You destroyed the cage we didn't know we lived in. And in doing so… you gave humanity back its story. This is for you!"

For a moment, the auditorium fell utterly silent. Not from confusion, but from the collective awareness that they had just heard something holy. Their collective memory recalling every step of the child that went from holy to unholy; then carved his own path out of that hell and took over the highest throne in the world. Neil Dunphy — The Prophet.

The broadcast cut to Neil in the audience—older now, slight stubble on his face. Gray under his eyes, light sky-blue eyes that had turned deep sapphire, almost purple.

His expression unreadable like always. He simply inclined his head once, as if acknowledging a truth that had already been written in the dark.

The lights dimmed.

---

Present Day

A week later, the call came from Amblin Entertainment about the final meeting.

As per the stories. Spielberg had watched Neil's tape thrice, first raw, and then with a short story called "Supertoys Last All Summer Long" in his hand. And finally in the story room with kubrik's storyboard plastered all over the wall.

After two days, he had told his casting director, "I want him.
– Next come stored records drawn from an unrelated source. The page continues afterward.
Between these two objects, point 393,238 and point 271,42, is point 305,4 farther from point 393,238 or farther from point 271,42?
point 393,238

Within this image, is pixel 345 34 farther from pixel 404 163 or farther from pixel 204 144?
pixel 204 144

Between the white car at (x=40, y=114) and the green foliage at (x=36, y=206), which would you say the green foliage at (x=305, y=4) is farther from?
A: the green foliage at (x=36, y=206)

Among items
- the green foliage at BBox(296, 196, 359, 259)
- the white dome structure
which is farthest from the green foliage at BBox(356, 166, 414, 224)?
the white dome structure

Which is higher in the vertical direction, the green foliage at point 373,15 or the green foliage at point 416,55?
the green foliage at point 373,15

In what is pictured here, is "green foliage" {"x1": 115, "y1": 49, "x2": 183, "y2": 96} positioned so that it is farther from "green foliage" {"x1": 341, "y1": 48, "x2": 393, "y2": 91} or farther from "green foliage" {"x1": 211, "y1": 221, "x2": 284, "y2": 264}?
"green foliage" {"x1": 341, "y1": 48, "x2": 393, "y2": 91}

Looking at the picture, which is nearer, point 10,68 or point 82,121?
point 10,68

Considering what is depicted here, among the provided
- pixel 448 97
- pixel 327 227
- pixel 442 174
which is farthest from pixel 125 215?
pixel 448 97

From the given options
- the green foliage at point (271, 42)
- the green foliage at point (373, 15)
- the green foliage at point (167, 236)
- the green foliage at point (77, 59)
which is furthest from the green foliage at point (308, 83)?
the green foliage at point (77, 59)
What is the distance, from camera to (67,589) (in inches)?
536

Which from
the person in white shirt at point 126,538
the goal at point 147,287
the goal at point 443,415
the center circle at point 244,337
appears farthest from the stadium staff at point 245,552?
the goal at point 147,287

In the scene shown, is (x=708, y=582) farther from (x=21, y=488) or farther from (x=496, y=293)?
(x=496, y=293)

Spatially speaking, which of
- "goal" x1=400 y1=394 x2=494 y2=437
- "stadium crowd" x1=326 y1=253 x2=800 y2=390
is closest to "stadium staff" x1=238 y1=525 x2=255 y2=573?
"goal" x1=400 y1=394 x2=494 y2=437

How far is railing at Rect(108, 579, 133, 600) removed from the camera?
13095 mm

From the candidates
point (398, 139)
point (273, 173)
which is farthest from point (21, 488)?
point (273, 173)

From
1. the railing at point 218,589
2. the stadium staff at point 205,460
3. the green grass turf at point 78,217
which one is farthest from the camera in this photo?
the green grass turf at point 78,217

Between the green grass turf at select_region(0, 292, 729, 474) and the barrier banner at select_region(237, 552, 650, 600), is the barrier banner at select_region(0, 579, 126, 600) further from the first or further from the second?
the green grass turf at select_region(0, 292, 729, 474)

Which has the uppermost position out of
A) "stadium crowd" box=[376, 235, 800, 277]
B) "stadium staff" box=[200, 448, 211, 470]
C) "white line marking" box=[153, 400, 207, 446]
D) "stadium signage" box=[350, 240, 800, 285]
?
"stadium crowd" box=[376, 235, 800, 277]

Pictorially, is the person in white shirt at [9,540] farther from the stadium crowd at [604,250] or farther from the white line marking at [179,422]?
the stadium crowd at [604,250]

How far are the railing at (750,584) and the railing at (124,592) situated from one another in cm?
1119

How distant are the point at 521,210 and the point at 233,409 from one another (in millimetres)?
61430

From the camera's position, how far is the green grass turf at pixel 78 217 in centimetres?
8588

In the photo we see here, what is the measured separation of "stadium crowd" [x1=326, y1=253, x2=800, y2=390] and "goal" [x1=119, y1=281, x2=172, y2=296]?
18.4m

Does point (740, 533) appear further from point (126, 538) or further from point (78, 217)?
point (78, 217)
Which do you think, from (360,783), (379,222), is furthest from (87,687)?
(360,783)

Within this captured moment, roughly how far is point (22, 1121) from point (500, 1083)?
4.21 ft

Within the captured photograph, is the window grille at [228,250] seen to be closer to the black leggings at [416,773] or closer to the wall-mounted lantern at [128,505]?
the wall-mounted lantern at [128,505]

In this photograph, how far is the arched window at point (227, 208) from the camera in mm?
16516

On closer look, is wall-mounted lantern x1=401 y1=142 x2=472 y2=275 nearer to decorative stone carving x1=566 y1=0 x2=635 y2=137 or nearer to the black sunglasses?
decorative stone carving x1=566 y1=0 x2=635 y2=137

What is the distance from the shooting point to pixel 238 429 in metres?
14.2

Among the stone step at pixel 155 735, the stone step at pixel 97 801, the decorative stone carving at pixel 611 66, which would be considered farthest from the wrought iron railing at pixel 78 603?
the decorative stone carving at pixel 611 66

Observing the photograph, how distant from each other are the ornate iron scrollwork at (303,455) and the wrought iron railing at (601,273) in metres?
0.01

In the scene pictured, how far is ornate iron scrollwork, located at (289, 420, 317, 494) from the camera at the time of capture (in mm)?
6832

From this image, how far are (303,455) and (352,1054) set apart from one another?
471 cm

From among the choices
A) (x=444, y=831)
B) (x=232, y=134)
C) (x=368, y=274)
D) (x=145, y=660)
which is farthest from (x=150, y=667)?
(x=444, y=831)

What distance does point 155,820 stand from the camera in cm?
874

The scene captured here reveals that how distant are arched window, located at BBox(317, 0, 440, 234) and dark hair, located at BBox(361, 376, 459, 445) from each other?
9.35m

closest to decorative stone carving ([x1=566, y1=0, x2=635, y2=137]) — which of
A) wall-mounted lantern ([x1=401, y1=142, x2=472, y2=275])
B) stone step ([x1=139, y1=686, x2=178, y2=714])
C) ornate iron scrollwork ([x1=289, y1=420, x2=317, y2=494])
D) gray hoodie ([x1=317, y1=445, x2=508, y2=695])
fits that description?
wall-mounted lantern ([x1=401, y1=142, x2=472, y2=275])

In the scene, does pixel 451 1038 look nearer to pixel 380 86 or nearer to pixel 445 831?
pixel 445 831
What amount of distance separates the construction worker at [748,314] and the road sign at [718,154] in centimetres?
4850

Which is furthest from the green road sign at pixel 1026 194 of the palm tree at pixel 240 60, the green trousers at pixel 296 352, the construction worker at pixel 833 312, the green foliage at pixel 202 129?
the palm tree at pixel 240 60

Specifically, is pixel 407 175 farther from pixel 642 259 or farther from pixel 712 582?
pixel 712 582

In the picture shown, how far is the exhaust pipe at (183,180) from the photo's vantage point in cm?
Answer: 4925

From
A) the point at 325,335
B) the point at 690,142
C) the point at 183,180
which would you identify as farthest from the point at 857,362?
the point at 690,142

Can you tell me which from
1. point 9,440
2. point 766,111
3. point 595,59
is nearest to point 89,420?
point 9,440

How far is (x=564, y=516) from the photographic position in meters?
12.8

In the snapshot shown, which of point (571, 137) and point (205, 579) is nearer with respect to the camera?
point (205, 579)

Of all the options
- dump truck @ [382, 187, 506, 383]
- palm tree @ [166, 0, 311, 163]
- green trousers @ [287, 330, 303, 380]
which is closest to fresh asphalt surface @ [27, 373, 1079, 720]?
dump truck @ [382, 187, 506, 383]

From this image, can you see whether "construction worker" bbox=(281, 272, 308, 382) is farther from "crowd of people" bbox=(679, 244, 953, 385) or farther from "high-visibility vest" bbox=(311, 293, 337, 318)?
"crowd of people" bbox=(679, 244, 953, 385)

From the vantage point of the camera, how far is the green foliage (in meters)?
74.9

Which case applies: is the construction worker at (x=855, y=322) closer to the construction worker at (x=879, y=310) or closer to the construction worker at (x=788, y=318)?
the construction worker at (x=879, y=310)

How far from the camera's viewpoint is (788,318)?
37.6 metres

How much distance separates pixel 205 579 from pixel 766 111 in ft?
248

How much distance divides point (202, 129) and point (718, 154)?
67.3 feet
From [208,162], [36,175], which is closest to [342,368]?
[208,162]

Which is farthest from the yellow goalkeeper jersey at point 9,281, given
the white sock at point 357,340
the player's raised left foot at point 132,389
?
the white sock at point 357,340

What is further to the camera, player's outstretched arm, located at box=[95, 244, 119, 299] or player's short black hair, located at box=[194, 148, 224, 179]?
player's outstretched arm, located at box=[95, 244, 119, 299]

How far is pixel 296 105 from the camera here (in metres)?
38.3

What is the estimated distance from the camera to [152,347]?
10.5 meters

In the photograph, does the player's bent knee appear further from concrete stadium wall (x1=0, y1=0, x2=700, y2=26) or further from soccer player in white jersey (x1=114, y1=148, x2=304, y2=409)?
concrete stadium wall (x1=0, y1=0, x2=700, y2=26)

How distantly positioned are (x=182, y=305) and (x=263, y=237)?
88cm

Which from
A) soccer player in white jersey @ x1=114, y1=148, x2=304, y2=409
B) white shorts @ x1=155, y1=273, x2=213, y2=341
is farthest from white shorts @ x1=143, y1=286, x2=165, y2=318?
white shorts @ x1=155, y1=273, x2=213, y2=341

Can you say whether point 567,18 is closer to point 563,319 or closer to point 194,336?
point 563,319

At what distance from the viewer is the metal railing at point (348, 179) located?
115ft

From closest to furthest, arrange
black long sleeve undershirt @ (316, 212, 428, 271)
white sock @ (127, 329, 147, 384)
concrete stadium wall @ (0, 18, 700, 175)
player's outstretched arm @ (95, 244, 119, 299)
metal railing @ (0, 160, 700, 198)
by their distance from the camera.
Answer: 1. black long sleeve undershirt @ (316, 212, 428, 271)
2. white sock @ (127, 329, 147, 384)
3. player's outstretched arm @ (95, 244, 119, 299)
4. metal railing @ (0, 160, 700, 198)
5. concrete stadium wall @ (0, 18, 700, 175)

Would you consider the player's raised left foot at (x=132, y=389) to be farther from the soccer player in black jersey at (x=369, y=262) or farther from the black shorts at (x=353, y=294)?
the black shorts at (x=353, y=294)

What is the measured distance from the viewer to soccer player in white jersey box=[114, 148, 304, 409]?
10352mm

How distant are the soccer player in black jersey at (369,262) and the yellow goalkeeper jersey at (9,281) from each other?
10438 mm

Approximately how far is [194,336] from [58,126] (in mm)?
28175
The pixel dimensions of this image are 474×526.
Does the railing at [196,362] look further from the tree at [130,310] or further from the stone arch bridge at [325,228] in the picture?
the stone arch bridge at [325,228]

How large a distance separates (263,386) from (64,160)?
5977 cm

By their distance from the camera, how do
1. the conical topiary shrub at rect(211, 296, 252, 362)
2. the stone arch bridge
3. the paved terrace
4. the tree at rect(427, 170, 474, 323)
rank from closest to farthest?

No matter what."

The offer arrived by courier:

Base signing amount — $750,000.

And a 10% profit participation of the net-profit on top; but without any other residuals on DVD sale and such.

Somehow the details about the base signing amount had leaked to the media; and Hollywood didn't shut up for a week. Many movie directors, that were planning to offer Neil a movie before, suddenly vanished. Neil loved the after effect. He didn't like dealing with those fake smiles anyway.

The news was a cause of concern for many media houses. When the best of the movie child stars were earning an amount of a million for non-franchised work at the maximum; a $750k did look absurd and inflated. Especially when Neil only had one movie under his name.

'Thank god they didn't hear of the profit sharing clause.' Neil thought one day while riding back to home.

Over time, the world found its own reason for his exaggerated pay: industry goodwill and fan following. Private truth: every studio wanted a piece of the boy whose website could move box-office graphs.

---

Production was set for July 2000 through May 2001 at Warner Bros. Burbank. Half the film would unfold against vast blue- and green-screen soundstages; the rest on Kubrick's resurrected practical sets—miniature cities drowned under glass, half-sunken carnival rides, mechanical forests of chrome.

Spielberg wanted the human heart of the movie to come from real light on real faces; the machinery could wait for post-production.

Cindy flipped through the pages, eyes wide. "This officially marks you for a top-dog in the Hollywood. Spielberg is huge. It is as big as a franchise." She said.

Neil only smiled. "I'm just borrowing the role of Kubrik's imagination. The story already existed; I'm catching up."

By late November, as the Invitational approached, the world around him hummed with momentum.

Early mornings was running. Mornings were school; afternoons were water; nights were script notes and whispered phone calls from a director who maybe relied a little too much on a kid; but Neil didn't mind.

Sometimes, walking to parking lot after school, he'd spot Timothée waiting with Dakota under the same jacaranda tree that he had his first school picnic a week ago during lunch. Trading lines from some imaginary play.

The air around them felt weightless, almost rehearsed. Neil would nod, the boy would grin back, the girl would jump in excitement and for a second everything seemed aligned—the swimmer, the actor, the brood, all unknowingly orbiting the same future reel.

"I wonder what other surprises are out there for me to see," Neil wondered aloud as he sat back in the car. Only Robert was there that lunch. Hailey would be dropped by Dakota's mom at home. Dunphy's house only a slight detour from their route.

"Every secret needs someone to open the door, sir. I'm the secrets are also willing to be discovered by someone." Robert broke the professional silence and said with a emotionless tone.

'I guess, there's some secret that's waiting for me to walk throughtoo.' Robert thought silently.